L'étranger
Albert Camus
Livre de poche, 1957.
Le roman, se déroulant en Algérie, débute par la réception d'un télégramme annonçant à Mersault, personnage principal du roman, la mort de sa mère qui séjournait depuis 3 ans dans un asile.
Encore un classique jamais lu!
Lors de l'anniversaire de sa naissance, je suis tombée sur un reportage parlant d'Albert Camus. Bien que je connaissais forcément cet auteur français, je ne l'avais jamais lu. J'ai été fascinée par sa personnalité, son charisme et ses engagements. Je me suis jurée de lire les mots d'Albert Camus un jour.
Je me suis instinctivement dirigée vers L'étranger. Il y avait cet incipit si connu, si entendu, le nom de Mersault souvent croisé et cette histoire tragique, particulière.
J'ai dévoré ce roman. Il est tout simplement fascinant. Depuis que j'ai tourné la dernière page, il me hante. J'ai lu ce texte tout en me disant à chaque page que ce que j'étais en train de lire frisait tout simplement le génie. C'est étrange d'ailleurs. Le thème est dur, le personnage principal particulièrement antipathique, le style est très journalistique, ... mais quelle plume, quel analyse de l'être humain, quel souffle! C'est assez compliqué à expliquer en réalité. C'est un texte assez "masculin" (en tombant vulgairement dans la caricature), je ne l'ai pas trouvé poétique, ni envoûtant. Mais il se dégage une telle maîtrise de la langue, une telle originalité dans le propos, une telle force dissimulée dans un style sobre et saccadé. Et puis, il y a ces dernières pages où l'on comprend tout. La nonchalance de Mersault, son insensibilité lors de l'enterrement de sa mère, son terrible geste ... J'ai été saisi. Quel génie! L'étranger est un texte grandiose, complexe, maîtrisé de bout en bout, qui m'a complètement dépassée, mais il n'est jamais pédant, inutilement supérieur ou imbu de lui-même. C'est grand ... très grand!

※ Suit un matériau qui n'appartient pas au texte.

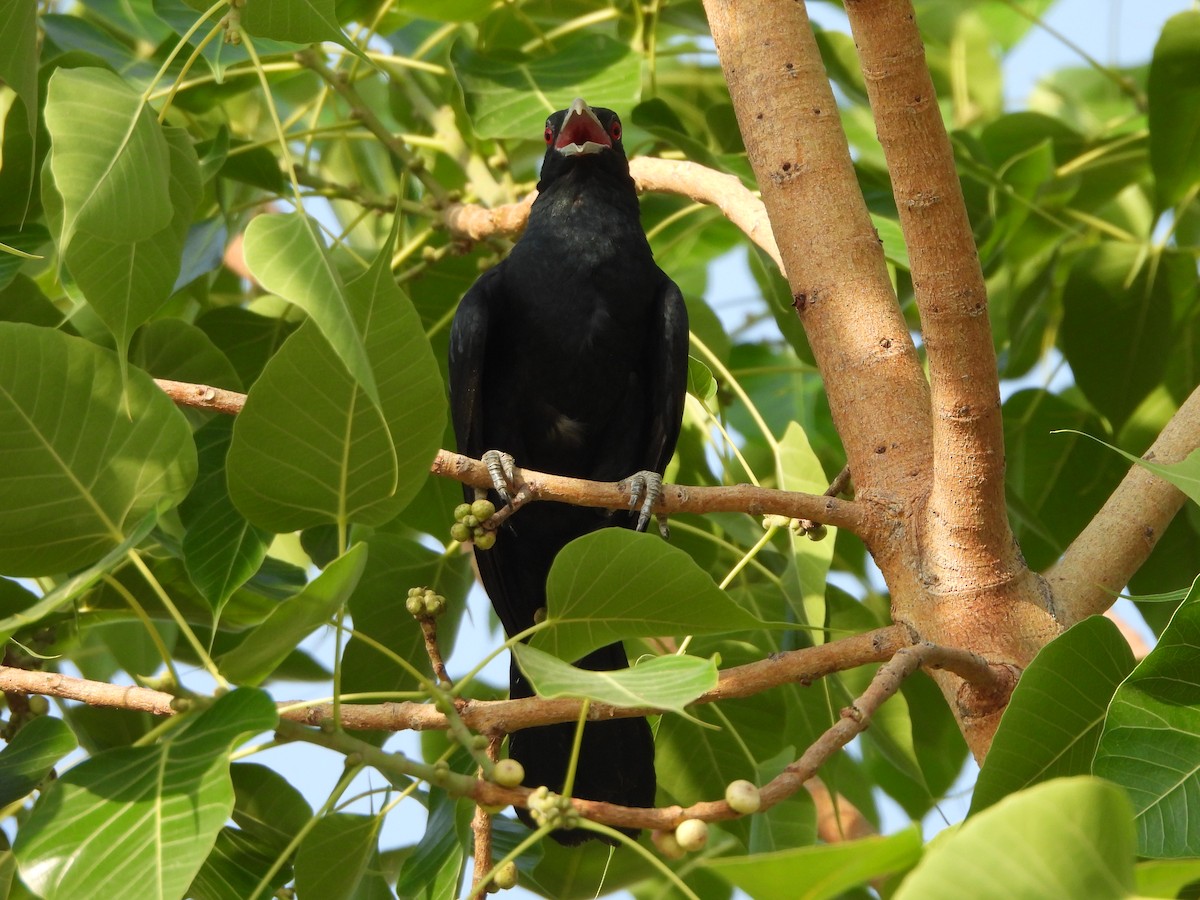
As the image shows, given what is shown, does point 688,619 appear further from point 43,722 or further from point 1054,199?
point 1054,199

J'ai été frappée par le personnage de Mersault. Il est rare de croiser un être si dénué de passions, de sentiments. Camus n'a aucune envie que l'on aime son personnage. C'est une prise de risque incroyable. L'important n'est pas là. Le manque permanent d'avis de Mersault m'a souvent énervée. J'ai eu envie de crier et de le secouer. Lorsqu'il aide son voisin pourtant violent et inhumain, je l'ai détesté. Tout comme son attitude passive avec Marie ou face aux autorités. "Prends parti! Décide, Rebelle-toi!", je bouillais intérieurement. Puis, j'ai compris. Cette fin terriblement pessimiste, tragique. Ces derniers mots me hantent encore. J'ai vu et compris Mersault. Pourtant, je suis en total désaccord avec sa vision des choses, mais je n'ai pu que le respecter et le comprendre. Le laisser face à lui-même.
J'aimerai relire un texte de Camus, mais j'ai peur. Peur de me casser le nez, de tomber sur quelque chose bien au-dessus de moi, de plus fort encore que L'étranger. Avez-vous un titre à me conseiller?
Je me sens tellement petite. J'aurai aimé étudier cet auteur à l'université, en savoir plus. J'ai tant de questions.
Je me sens tellement petite. J'aurai aimé étudier cet auteur à l'université, en savoir plus. J'ai tant de questions.
Sublime ...
" J'ai souvent pensé alors que si l'on m'avait fait vivre dans un tronc d'arbre sec, sans autre occupation que de regarder la fleur du ciel au-dessus de ma tête, je m'y serais peu à peu habitué. J'aurais attendu des passages d'oiseaux ou des rencontres de nuages (...). Or, à bien y réfléchir, je n'étais pas dans un arbre sec. Il y avait plus malheureux que moi."